序 父なる神さまとみ子主イエス・キリストからの恵みと平安があるように!

 

1 教会の礼拝では伝統的に詩編を用いている。

 礼拝における賛美のためであり、またその主日の主題を理解するためである。

 ちなみに今日の詩編25編の4節で、イスラエルの王ダビデは「主よ、あなたの道を私に示し、あなたに従う道を教えてください」とある。

 

ちなみに多くの人々が、自動車、飛行機、船等を利用して日本や世界を旅行しているがそれは道路標識、電波標識、あるいは航路標識が設置されていて自動車、飛行機、船がそれに従って、安全に運転、運航されているからある。

 

50年近くも前のことであるがアメリカ留学の帰途、ドイツでの研修の機会が与えられて、ロンドン空港からでドイツのハノーヴァー空港に向かった。

しかし離陸前ハノーヴァー空港の上空が雷雨に覆われているので、もし着陸できなければロンドン空港に引き返すかもしれないと予告のアナウンスを聞いていた。

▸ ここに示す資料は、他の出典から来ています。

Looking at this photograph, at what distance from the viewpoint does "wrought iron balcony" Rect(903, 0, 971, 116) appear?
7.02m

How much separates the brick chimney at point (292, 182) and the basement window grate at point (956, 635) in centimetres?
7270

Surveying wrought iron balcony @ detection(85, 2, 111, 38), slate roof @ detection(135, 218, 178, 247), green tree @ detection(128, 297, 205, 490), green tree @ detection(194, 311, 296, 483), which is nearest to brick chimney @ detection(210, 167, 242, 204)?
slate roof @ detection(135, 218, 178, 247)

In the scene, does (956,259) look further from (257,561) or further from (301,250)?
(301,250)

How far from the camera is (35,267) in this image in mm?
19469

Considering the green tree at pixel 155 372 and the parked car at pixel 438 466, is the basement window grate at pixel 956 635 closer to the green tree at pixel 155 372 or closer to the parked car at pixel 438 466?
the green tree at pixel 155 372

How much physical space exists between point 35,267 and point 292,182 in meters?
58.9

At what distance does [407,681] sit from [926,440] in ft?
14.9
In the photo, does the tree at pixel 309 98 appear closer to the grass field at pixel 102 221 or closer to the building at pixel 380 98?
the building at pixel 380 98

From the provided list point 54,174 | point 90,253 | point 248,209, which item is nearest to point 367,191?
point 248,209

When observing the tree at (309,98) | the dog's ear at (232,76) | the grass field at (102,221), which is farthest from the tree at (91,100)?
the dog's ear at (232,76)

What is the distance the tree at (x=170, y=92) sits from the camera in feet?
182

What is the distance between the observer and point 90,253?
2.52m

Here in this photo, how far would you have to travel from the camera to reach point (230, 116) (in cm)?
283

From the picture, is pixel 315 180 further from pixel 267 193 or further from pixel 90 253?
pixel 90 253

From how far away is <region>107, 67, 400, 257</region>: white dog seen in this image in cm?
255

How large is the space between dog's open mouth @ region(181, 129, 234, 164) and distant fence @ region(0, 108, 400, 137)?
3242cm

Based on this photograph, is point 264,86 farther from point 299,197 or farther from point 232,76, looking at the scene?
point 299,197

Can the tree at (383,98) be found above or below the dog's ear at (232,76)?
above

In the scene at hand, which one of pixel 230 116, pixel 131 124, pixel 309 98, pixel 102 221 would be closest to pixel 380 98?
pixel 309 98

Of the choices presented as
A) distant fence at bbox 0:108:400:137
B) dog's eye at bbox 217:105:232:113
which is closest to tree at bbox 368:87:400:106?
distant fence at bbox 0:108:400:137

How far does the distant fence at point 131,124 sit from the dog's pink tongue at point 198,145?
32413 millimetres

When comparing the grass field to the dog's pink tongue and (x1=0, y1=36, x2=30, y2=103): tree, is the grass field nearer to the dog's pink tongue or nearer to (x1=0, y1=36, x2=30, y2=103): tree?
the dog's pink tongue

確かにハノーヴァーの上空に来た時飛行機はしばらく旋回を始めた。空港周辺を10数分もぐるぐる回っていたであろうか、突然コックピットから機長の「光が見えた!」(We saw the light!)という喜びの声が聞こえた。飛行機が着陸するための進入路の航空標識が、おぼろげではあっても確かに基調には見えたのであろう。その時、機内からも歓声が上がったのを今でも忘れることはできない。

 

ダビデのように「主よ、<今日>あなたの道を私に示し、<今日>あなたに従う道を教えてください」と祈り求める姿勢を保つのが信仰生活である。

これは私たちが信仰生活を生きる指標、指針を求める祈りである。

また、日々をキリスト者としていきるための祈りでもある。

日々確認する必要がある。また皆様の中には聖書から、既に信仰生活のための特別な指標、指針となる言葉をお持ちの方もあるでしょう!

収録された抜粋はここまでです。